Dedicated to Patricia Mary Jones – Auntie Pat.
5/3/1936 – 7/5/2018.
I recently lost one of my Auntie’s; Auntie Pat. Considering I had seen her just a couple of weeks before she passed away, it was something of a big shock. She was 82 years young and a wonderful woman.
Why am I dedicating a blog to her, I hear you ask? I hadn’t planned to, thinking it might seem trivial to dedicate a piece of what I call, ‘almost-freewriting’, to someone who deserves so much more. Yet, while out running yesterday, memories of Auntie Pat came flooding back.
Running past vast areas covered in fragrant, white, wild-garlic reminded me of her. She was a great cook. Whilst in the Lincoln area on business she had cooked dinner for me a couple of times.
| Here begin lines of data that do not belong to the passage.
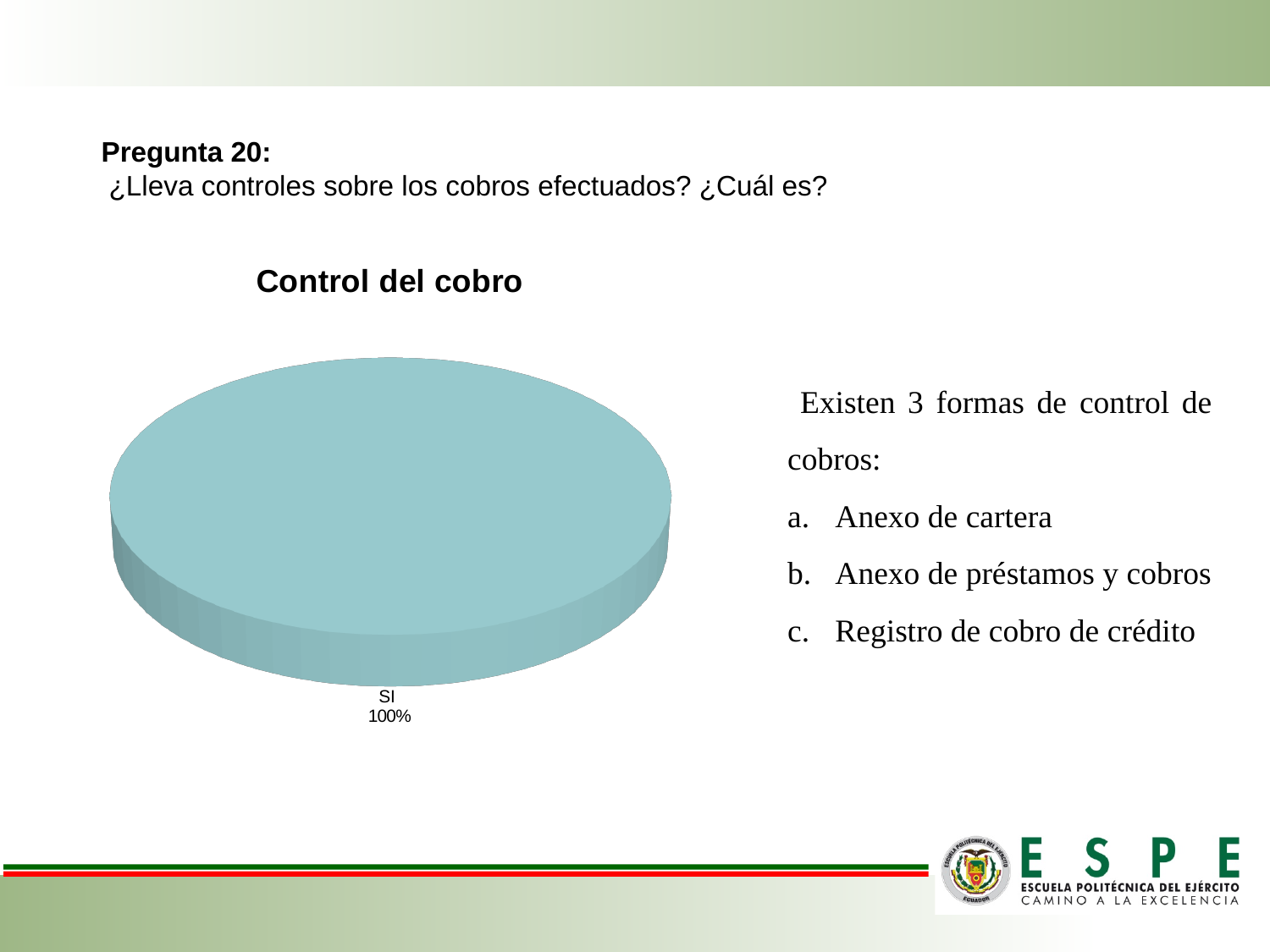
What kind of chart is shown on the slide? pie chart How many slices does the pie chart have? 1 Which category is the largest slice of the pie? SI What is the label of the only slice in the pie chart? SI What is the title of the chart? Control del cobro What is the value shown for the SI category? 100% What share of the pie does the SI slice represent? 100% Is the value for SI greater or less than 50%? greater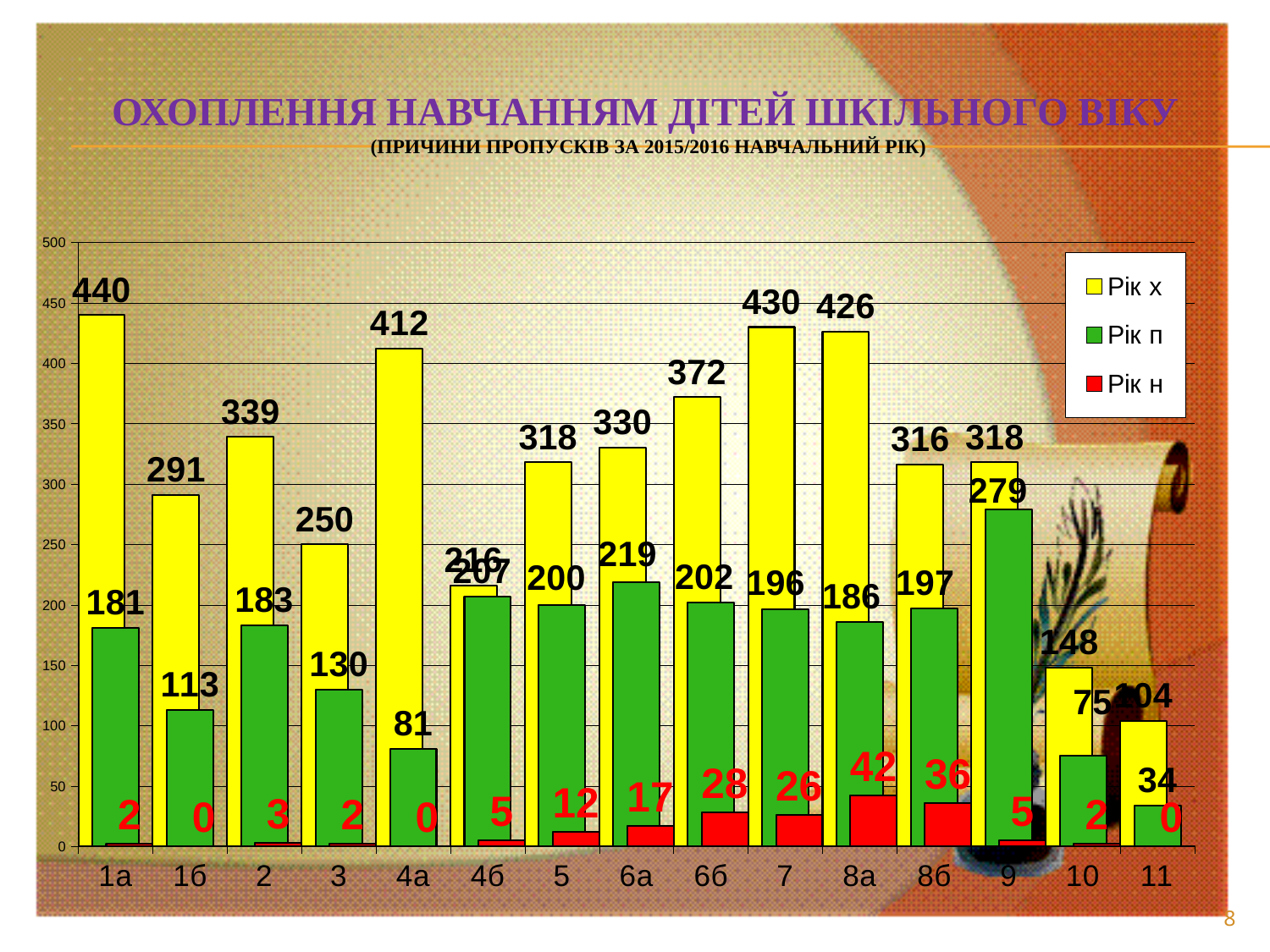
What is the value of Рік п for category 9? 279 Which category has the highest value for Рік н? 8а Which category has the highest value for Рік х? 1а What colour represents the series Рік н in the legend? red What is the difference between Рік х and Рік п for category 7? 234 Which category has the lowest value for Рік п? 11 Which category has the larger Рік х value, 2 or 3? 2 What kind of chart is shown on the slide? bar chart How many categories are shown along the x axis? 15 What is the value of Рік н for category 8а? 42 What is the value of Рік х for category 1а? 440 How many series does the legend list? 3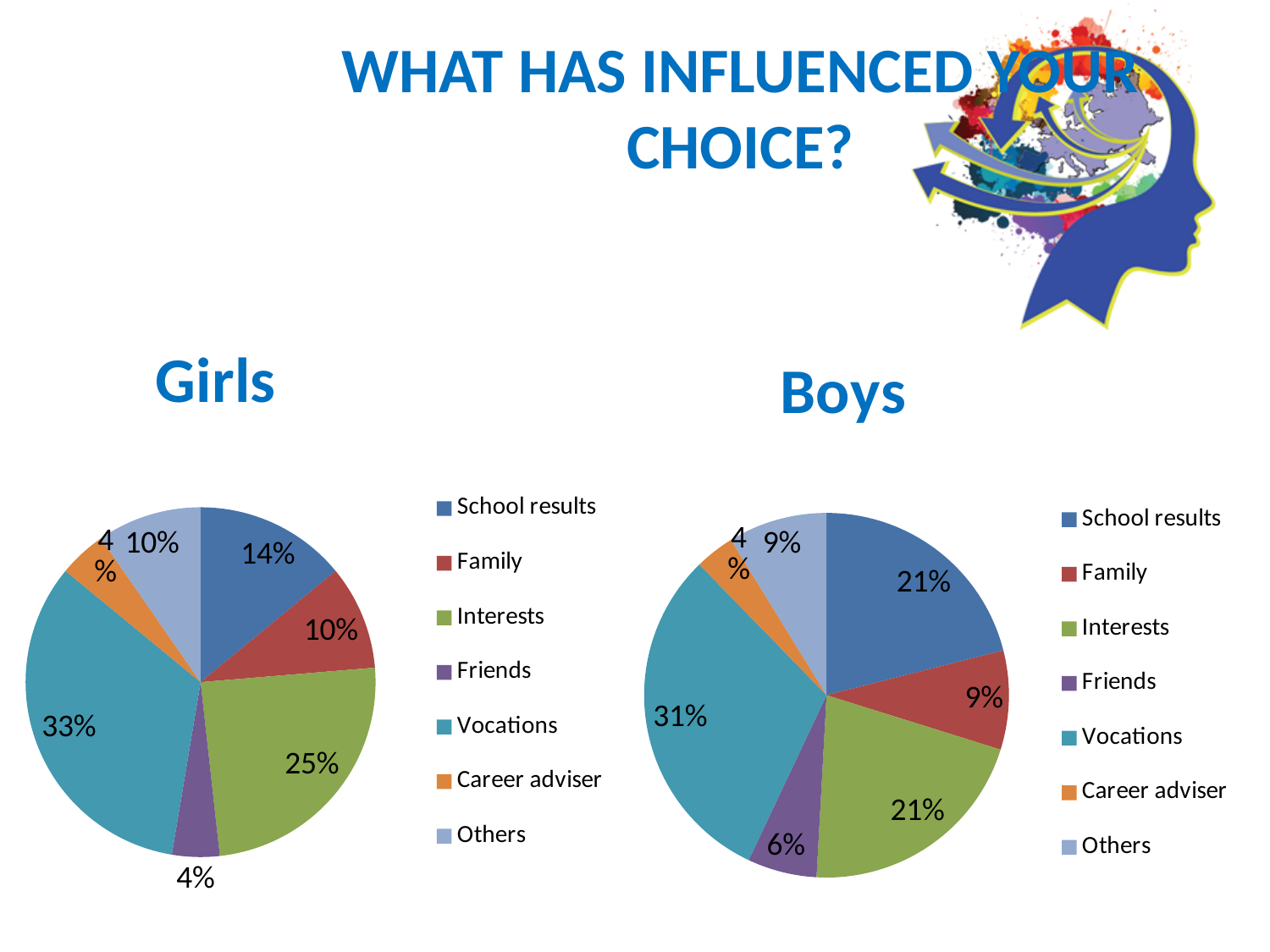
In the Girls pie chart, what is the difference between the Vocations share and the School results share? 19% In the Girls pie chart, what share is Interests? 25% In the Girls pie chart, what share is Vocations? 33% In the Boys pie chart, what share is School results? 21% In the Boys pie chart, what is the difference between the Vocations share and the Interests share? 10% In the Boys pie chart, which category has the smallest share? Career adviser How many categories does the Boys pie chart show? 7 What colour represents Vocations in the Boys pie chart? Teal In the Girls pie chart, which category has the largest share? Vocations What type of chart is used for the Girls data? Pie chart In the Boys pie chart, what share is Friends? 6% In the Girls pie chart, which is larger, School results or Family? School results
The first time I popped in she cooked fresh salmon, telling me, ‘It’s so much better fried in butter, than baked in the oven, my wench’.
Although she didn’t speak with a strong accent, she sometimes called me, ‘Wench’, or, ‘Cocker’, – which always made me smile inside – reminding me of her Dad, my Granddad Somner. I guess with her parents (my g parents) being from Redditch and Berkshire, Auntie Pat, my mum and my other auntie’s have (in the main) a mixed-accent.
From that very day I have always fried my salmon in butter – to hell with the calories, the taste is so improved.
She loved her garden. Her first house in Lincoln had such a pretty yard full of pots and colour. As I spotted the oh-so-blue bluebells (a colour that really suited Auntie Pat) on my run, I was reminded of Auntie Pat – who often wore a chiffon scarf draped around her neck. She was an effortlessly-glamorous lady.
This is her with my dad – her brother-in-law at my fiftieth birthday party. One of my very favourite photos.
When I last saw her, she was in her dressing gown – not feeling too good, and a little down. Yet, after chatting for a while, a sparkle returned to her eyes and her face became more animated; especially when chatting about her children and grandchildren, who she was immensely proud of. Auntie Pat’s nurturing of them has produced a super-intelligent and super-kind family. I am proud to be closely related to them all.
Her words that day were,‘I must have done something right’.
Auntie Pat…you sure did do something right. Many things actually. I always doubt my own parenting skills – I have made many mistakes – but if I can be half the Grandmother that you have been I’ll be very, very, content.
So, night-night Auntie Pat. Sleep in peace. You knew how loved you were and still are. You will live on in so many people’s memories for so many different reasons.
Vivacious, kind, caring, attractive, glamorous, humorous, football-loving are just some of the words to describe you.